** Exercise passage follows **

Farmers Market staple opens brick-and-mortar on North State Street

Bryan Matamorosa serves up a dish while working opening night of his new restaurant, Bry's Filipino Cuisine, on Friday, Feb. 23, in Bellingham. Bry's is located at 1151 N. State St. (Hailey Hoffman/Cascadia Daily News)
By Mark Saleeb CDN Contributor

With every table packed, the kitchen a blur of steam and flame, bartenders shaking cocktails and clumps of eager diners waiting outside, Bry’s Filipino Cuisine has gracefully moved from being a humble Farmers Market and food truck staple to their brick-and-mortar future at 1151 N. State St.

We dined during their soft opening — reservation-only, two seatings, two nights. It didn’t feel rarified; rather, it was welcoming and vibrant, much like the food the kitchen puts out with incredible speed.

Meals are prepared quickly yet skillfully for the soft opening on Feb. 23 at Bry’s Filipino Cuisine. (Hailey Hoffman/Cascadia Daily News)

Bry’s Filipino Cuisine has been a regular presence at the Bellingham Farmers Market since 2020, growing a greater following with every passing season. Making the move to a permanent storefront can be difficult, with new restaurant owners often attempting to include far more on their new menu than is feasible. With that (and a hankering for some lumpia) in mind, we took our seats.

The narrow restaurant, with a small upper balcony area, makes for an intimate, old-town vibe. Not much wider than Pel’meni or Cap Hansen’s, the space bustled with chatter, and the coming and going of bartenders and servers. Wasting no time, we put in an order for lumpia, the fried pork belly, beef adobo and the mysteriously named “Bry-style salmon.” In a flash, steaming plates of lumpia arrived in front of us.

Lydia Evanger serves a packed house on Friday, Feb. 23 at the soft opening of Bry’s Filipino Cuisine. (Hailey Hoffman/Cascadia Daily News)

Lumpia — fried rice paper wrappers filled tight with pork, cabbage and a bevy of seasonings, served with a beautiful mango chili sauce and citrus aioli — arrived to immediate oohs and aahs. Alongside the traditional pork was chicken lumpia, which has a lighter flavor, more redolent of the aromatics and herbs in the filling spices. Missing that day (sold out in the first seating) was the vegetarian lumpia, but forge forward we must.

** End of Exercise passage **
** Data block follows **

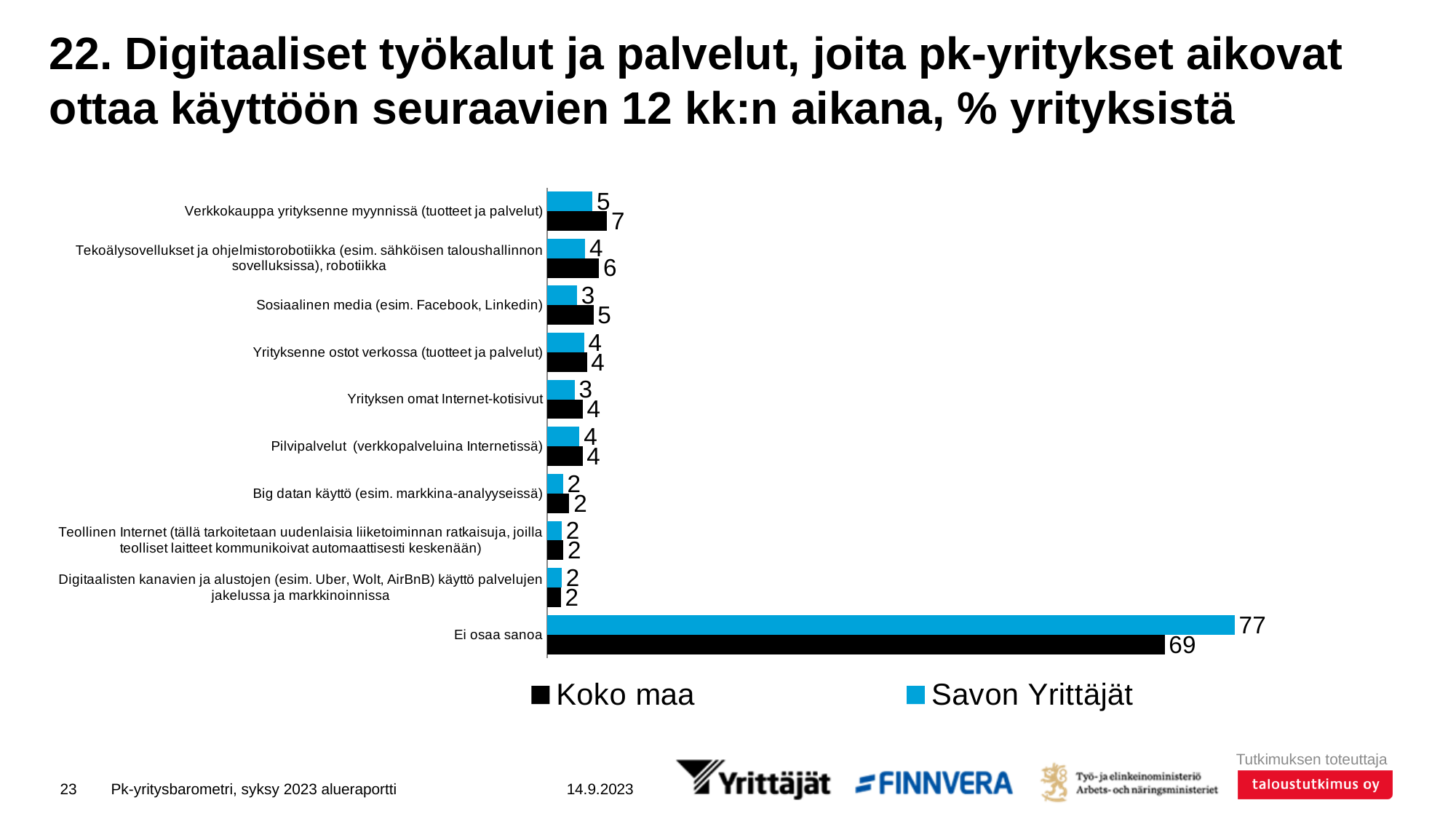
What is the value for Savon Yrittäjät for "Ei osaa sanoa"? 77 What is the difference between the Koko maa and Savon Yrittäjät values for "Verkkokauppa yrityksenne myynnissä (tuotteet ja palvelut)"? 2 What is the value for Savon Yrittäjät for "Sosiaalinen media (esim. Facebook, Linkedin)"? 3 What is the difference between the Savon Yrittäjät and Koko maa values for "Ei osaa sanoa"? 8 For "Sosiaalinen media (esim. Facebook, Linkedin)", which series has the larger value, Koko maa or Savon Yrittäjät? Koko maa What is the value for Koko maa for "Verkkokauppa yrityksenne myynnissä (tuotteet ja palvelut)"? 7 Which category has the highest value for Savon Yrittäjät? Ei osaa sanoa How many series does the legend list? 2 How many categories are shown on the chart? 10 What is the value for Koko maa for "Ei osaa sanoa"? 69 What is the value for Koko maa for "Tekoälysovellukset ja ohjelmistorobotiikka (esim. sähköisen taloushallinnon sovelluksissa), robotiikka"? 6 What kind of chart is shown on the slide? Bar chart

** End of Data block **

▶ [Your objective]:
Carry on the review of Bry's Filipino Cuisine above, starting right after the sentence about the sold-out vegetarian lumpia.

▶ [Response]:
Bravely, I first chomped into the pork lumpia — the most traditional iteration — and was met with a toothy crunch and a burst of delicious ground pork. With the sweetness of the chili sauce and the acid bite of the aioli, no flavor combination felt left behind. As noted above, the chicken has more intensity with the aromatic components, without losing the mouthfeel of well-cooked meat minced in.

Food writer Mark Saleeb grabs a lumpia from the lumpia sampler served with a citrus aioli and mango chili sauce. (Hailey Hoffman/Cascadia Daily News)

Next up was the fried pork belly, called lechon — ethereally light and crispy, rich and savory. Fried pork belly is hard since it, by nature, ranges from pure fat to pure meat. These were substantial, 1-inch cubes, salted heavily with a lovely flake salt. With nary another spice in play, the flavor was shockingly bold. The quality of the pork belly shined here, providing so much of that umami flavor that is the hallmark of good pork belly. Served with the same sauces as the lumpia, these are a must-try.

Up next we tried the beef adobo — not the Mexican style, but rather, the national dish of the Philippines. Beef (or pork or chicken), cooked slow in soy sauce, seasoned heavily and herbed with bay leaf provides a simply composed dish, with tender chunks of meat served atop a generous serving of jasmine rice. The beef is bursting with flavor, and as tender as it can be without literally dissolving into a fluid. 

Food writer Mark Saleeb indulged in the beef adobo, front, Bry-style salmon, back, and the kawali lechon. (Hailey Hoffman/Cascadia Daily News)

And finally — the Bry-style salmon. What makes this Bry-style? Presumably, it’s the addition of a citrus beurre blanc, a classic French sauce that involves shallots, vinegar, white wine and presumably a little rat in your chef’s hat that rides along to make sure you don’t break the sauce. The salmon itself was grilled perfectly, the beurre blanc good enough to drink, and the accompanying sweet-chili fried Brussels sprouts were out of this world. Keeping the plate funky and experimental, a mountain of curried spaghetti squash provides some savory-sweet to offset the beurre blanc.


For their first night, the kitchen was in fine form. I had the opportunity to talk to chef and owner, Bryan Matamorosa, about the process of going from a food stand to a brick-and-mortar, and the development of the concept. Importantly, he raved about his experiences at Bellingham Technical College’s culinary arts program. 

“I knew how to cook, but they taught me how to cook,” he said.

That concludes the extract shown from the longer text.